How not to assess a developer's ability in an interview

Are you ready for your interview?

Excuse me while I rant a little...

Trying to assess a developer's quality in an interview setting can be very difficult. There's lots of different approaches, from high-pressure in-interview programming tasks, to "homework" style projects, to technical questions, and many others...

However one guaranteed way to not gain any real insight into a developer's approach, skillset, problem-solving ability, working knowledge of best-practices, or instincts is to ask them a series of questions that they could simply Google.

Here are some I've encountered while seeking work as a full-stack web developer:

  • Explain how you'd create an ssh key and how would you go about using it.
  • Can you explain the difference between the commands: 'docker run' and 'docker exec'?
  • How would you find a process and shut it down using the terminal?
  • How would you make a file readonly using the terminal?
  • What's the difference between git reset and git revert?
  • What's the difference between object storage, block storage and file storage?
  • What are the differences between MySQL, PostgreSQL and DynamoDB?
  • What engines does MySQL use behind the scenes, and what are their differences?
  • What's the different between === and ==, and what cases would it be preferable to use '=='?
  • What's the difference between an abstract class and an interface?

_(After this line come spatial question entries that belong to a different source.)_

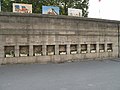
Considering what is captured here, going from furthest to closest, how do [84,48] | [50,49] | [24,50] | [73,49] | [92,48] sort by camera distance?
1. [92,48]
2. [84,48]
3. [73,49]
4. [50,49]
5. [24,50]

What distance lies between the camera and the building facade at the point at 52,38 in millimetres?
12125

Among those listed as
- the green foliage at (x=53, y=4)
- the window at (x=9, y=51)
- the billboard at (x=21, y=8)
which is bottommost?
the window at (x=9, y=51)

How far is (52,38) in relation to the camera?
13.5 m

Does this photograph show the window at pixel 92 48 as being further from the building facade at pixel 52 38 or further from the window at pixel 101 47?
the window at pixel 101 47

(Side note: These were all questions I encountered for Laravel short-term contract!)

Some of these are incredibly basic, some of them depend on tech stack experience, but none of them are helpful in giving you insight into a developer's technical instincts. 

If you don't wish to know anything about a developer's ability to work independently solving problems using best practices, you should definitely ask these questions.

On the other hand, if those things are of interest, then giving a homework task that you discuss later, or even better, a group white-boarding session where you can see how the developer approaches novel problems, can tell you a huge amount about a developer.

What are some of the most pointless questions you've encountered in an interview?